Siccità, in montagna non c'è acqua e scarseggia l'erba e c'è chi riporta in pianura le mucche con due mesi di anticipo
Lo ha annunciato la famiglia Nicoli di Malga Serona sull'Altopiano di Asiago. Ma in sofferenza sono moltissimi allevatori e pastori. Anche in Lessinia Malga Cime spiega che ''siamo costretti a portare il fieno alle nostre bestie al pascolo. L'erba scarseggia''

ASIAGO. Manca l'acqua e anche l'erba e allora c'è chi anticipa la transumanza e con due mesi di anticipo torna a valle con tanto di ok dei forestali. Sull'Altopiano di Asiago la famiglia Nicoli ha deciso di riportare in pianura le vacche da latte di Malga Serona. La ragione?
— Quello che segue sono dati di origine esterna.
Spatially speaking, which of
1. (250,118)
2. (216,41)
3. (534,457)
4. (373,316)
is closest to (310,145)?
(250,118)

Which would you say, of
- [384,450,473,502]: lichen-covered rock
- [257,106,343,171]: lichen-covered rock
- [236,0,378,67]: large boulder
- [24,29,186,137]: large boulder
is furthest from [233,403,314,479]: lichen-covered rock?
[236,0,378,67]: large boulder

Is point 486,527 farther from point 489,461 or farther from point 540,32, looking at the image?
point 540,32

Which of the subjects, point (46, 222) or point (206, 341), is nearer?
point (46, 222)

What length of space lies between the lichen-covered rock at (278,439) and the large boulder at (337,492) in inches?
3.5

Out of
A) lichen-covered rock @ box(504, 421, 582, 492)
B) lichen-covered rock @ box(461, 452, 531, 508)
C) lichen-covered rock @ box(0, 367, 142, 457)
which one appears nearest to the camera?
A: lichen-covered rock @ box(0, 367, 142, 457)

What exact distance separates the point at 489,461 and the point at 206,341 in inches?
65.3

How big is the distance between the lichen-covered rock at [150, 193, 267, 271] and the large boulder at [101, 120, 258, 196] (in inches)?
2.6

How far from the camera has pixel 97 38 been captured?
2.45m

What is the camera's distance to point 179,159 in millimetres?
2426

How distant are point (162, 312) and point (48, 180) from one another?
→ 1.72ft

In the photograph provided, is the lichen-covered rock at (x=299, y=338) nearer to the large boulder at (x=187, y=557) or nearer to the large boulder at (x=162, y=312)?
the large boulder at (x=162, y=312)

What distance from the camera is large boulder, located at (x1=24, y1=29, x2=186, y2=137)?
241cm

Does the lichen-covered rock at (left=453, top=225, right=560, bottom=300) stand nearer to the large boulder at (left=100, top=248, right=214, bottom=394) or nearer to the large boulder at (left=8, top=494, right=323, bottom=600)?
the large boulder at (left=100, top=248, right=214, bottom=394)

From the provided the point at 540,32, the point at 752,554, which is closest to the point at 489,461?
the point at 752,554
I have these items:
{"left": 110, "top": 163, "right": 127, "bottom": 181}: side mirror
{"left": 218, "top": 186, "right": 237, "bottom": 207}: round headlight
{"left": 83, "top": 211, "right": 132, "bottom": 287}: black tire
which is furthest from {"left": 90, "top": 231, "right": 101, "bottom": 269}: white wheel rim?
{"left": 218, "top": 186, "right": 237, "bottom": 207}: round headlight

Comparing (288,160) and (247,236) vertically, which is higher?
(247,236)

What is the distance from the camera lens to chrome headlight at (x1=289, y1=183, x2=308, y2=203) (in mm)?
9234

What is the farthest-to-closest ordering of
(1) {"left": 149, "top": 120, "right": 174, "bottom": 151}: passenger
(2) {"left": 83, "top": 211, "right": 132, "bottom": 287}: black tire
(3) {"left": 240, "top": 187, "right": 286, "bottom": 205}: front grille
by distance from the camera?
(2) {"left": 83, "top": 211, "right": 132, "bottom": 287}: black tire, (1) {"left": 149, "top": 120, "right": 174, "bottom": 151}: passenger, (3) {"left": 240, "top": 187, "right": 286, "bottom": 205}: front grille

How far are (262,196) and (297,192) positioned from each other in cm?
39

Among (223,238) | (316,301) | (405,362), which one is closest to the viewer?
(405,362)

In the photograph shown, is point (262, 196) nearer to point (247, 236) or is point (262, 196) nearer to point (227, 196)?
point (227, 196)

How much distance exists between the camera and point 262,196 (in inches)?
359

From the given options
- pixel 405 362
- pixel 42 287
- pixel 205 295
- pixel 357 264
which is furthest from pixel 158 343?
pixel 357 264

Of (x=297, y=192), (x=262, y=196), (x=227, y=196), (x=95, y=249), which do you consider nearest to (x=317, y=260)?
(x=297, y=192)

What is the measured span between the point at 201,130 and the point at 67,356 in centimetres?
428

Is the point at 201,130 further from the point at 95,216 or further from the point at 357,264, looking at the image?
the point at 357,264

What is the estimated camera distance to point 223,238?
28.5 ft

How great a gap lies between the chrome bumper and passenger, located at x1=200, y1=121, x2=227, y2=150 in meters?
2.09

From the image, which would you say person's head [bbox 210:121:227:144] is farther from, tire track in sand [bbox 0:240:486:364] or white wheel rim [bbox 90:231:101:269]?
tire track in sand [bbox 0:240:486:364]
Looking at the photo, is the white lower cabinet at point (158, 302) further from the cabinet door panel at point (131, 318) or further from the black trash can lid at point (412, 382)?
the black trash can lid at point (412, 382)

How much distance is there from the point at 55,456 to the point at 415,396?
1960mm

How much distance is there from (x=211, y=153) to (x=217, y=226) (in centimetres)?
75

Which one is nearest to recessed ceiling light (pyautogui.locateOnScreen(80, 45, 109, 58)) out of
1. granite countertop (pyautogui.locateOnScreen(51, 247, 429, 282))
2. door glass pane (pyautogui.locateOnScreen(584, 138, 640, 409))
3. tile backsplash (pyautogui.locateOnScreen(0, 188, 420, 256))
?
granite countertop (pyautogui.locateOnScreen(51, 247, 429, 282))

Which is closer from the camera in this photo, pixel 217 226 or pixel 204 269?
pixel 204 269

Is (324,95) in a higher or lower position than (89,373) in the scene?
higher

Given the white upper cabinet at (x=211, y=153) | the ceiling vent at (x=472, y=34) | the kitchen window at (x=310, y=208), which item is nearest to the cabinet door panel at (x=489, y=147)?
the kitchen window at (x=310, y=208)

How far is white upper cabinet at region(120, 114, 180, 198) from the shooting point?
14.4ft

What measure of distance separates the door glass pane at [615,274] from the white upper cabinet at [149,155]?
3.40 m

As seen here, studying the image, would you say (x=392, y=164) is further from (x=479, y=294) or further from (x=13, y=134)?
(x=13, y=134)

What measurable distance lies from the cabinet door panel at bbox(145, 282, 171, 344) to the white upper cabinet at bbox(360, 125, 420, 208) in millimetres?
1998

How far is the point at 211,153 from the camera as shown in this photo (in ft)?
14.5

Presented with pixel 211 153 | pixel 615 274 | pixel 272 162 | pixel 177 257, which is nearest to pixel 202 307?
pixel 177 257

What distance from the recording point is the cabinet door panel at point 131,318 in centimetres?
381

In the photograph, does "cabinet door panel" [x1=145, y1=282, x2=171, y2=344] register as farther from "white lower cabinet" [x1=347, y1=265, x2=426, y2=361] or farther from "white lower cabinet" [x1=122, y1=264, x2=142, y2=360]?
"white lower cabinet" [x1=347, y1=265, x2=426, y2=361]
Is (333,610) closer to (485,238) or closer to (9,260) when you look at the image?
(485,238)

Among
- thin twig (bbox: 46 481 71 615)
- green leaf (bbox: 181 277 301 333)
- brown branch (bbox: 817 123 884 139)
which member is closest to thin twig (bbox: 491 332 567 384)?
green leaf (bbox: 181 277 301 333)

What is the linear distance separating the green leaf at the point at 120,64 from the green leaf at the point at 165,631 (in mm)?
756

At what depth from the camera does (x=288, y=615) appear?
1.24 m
Le condizioni climatiche, per la prima volta, sono talmente proibitive in quota da non rendere più sostenibile tenere gli animali a pascolare.
D'altronde lo spiegava pochi giorni fa anche Daniela Formenti, titolare di Malga Cime in Lessinia: ''Di solito avevamo dei temporali, qualche pioggia, ma quest'anno non si è visto nulla. Siamo costretti a portare il fieno alle nostre bestie al pascolo ed è una situazione che mai avevamo visto prima''. E proprio oggi da Malga Cime comunicano che ''la siccità quest'anno si fa sentire. A Malga Cime l'erba scarseggia. Noi quest'anno oltre ad essere impegnati con la gente dobbiamo supervisionare la mandria, non è facile. Non dobbiamo mai perdere l'idea che Malga Cime è prima di tutto azienda agricola poi agritur. Senza mandria non potrebbe esistere, la mandria senza agritur sì''.
Insomma la situazione è davvero difficile su tutte le montagne della zona e le poche e prepotenti piogge degli ultimi due giorni non hanno lasciato molto sul terreno.
Il problema, infatti, come ha spiegato il 32enne gestore di Malga Serona, Davide Nicoli, risale all'assenza di piogge e alla scarsa neve di questo inverno che non hanno permesso di generare scorte d'acqua sufficienti. Il fatto, poi, che anche adesso non piova non permette all'erba di ricrescere dopo che le vacche l'hanno brucata una prima volta. Sole, vento, siccità, infatti, lasciano il terreno arido e siccome le zone dei pascoli dell'Altopiano di Asiago sono prive di fonti, dipendono tantissimo dalla presenza di pozze, ristagni d'acqua e falde che si debbono riempire.
La situazione attuale, quindi, non permette più di restare in quota alla famiglia Nicoli ed il ritorno delle mucche in pianura pare, ormai, inevitabile. Lì sarà più facile nutrirle con il foraggio e abbeverarle entrambe cose che se fatte sull'Altopiano costringerebbero a trasporti e acquisti ulteriori con ingenti spese e numerose complicazioni. Poca acqua, poco abbeveramento delle mucche, ha già causato un calo della produzione di latte che per Malga Serona è già sceso da 12 quintali al giorno a 8.
Insomma il rientro è già fissato per i primi di agosto: la cinquantina di mucche rientrerà a Bressanvido, in provincia di Vicenza, sfidando il caldo della pianura ma almeno con scorte di fieno invernale e acqua.